Ramsey explained that most millionaires only invest in what they understand. This is also advice that Warren Buffett, one of the wealthiest people in the world, believes in. In fact, it’s one of Buffet’s longest-standing investment principles, according to Inc.

The takeaway is that simplicity works. Additionally, most people don’t become millionaires overnight. Rather, most people reach millionaire status after a long period of time where they consistently make smart financial choices.

Next Steps

According to Ramsey, if someone wants to become a millionaire, there are a few steps they need to take. He calls his framework “The 7 Baby Steps.” Here they are in order of how Ramsey recommends people complete them.

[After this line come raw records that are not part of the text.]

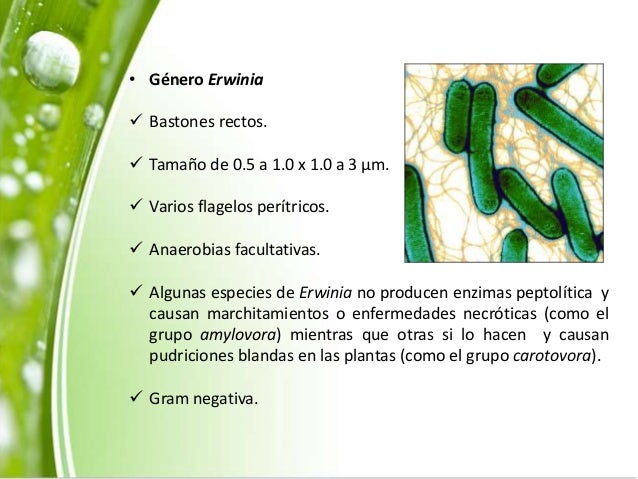 • Género Erwinia

✓ Bastones rectos.

✓ Tamaño de 0.5 a 1.0 x 1.0 a 3 µm.

✓ Varios flagelos perítricos.

✓ Anaerobias facultativas.

✓ Algunas especies de Erwinia no producen enzimas peptolítica y causan marchitamientos o enfermedades necróticas (como el grupo amylovora) mientras que otras si lo hacen y causan pudriciones blandas en las plantas (como el grupo carotovora).

✓ Gram negativa.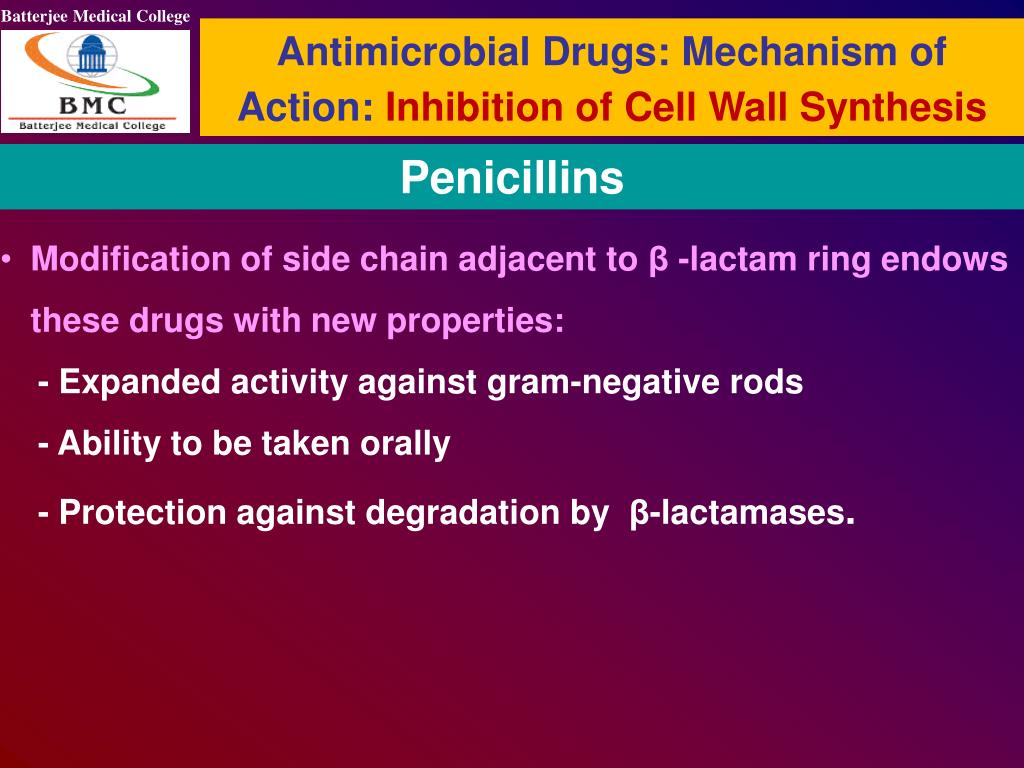 Batterjee Medical College

BMC
Batterjee Medical College

Antimicrobial Drugs: Mechanism of Action: Inhibition of Cell Wall Synthesis

Penicillins

• Modification of side chain adjacent to β -lactam ring endows these drugs with new properties:

- Expanded activity against gram-negative rods

- Ability to be taken orally

- Protection against degradation by β-lactamases.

  1. Save a $1,000 emergency fund.
  2. Pay off debt except the house.
  3. Create a 3-6 month emergency fund.
  4. Invest 15% of your income in retirement accounts.
  5. If you have children, save for their college.
  6. Pay off your mortgage.
  7. Grow your wealth and be generous.

By following “The 7 Baby Steps,” Ramsey explained that people can work towards becoming a millionaire. Again, they don’t have to inherit wealth or choose stocks they expect to skyrocket overnight. Rather, a balanced, conservative approach to investing and making financially responsible choices over time can create that reality for many.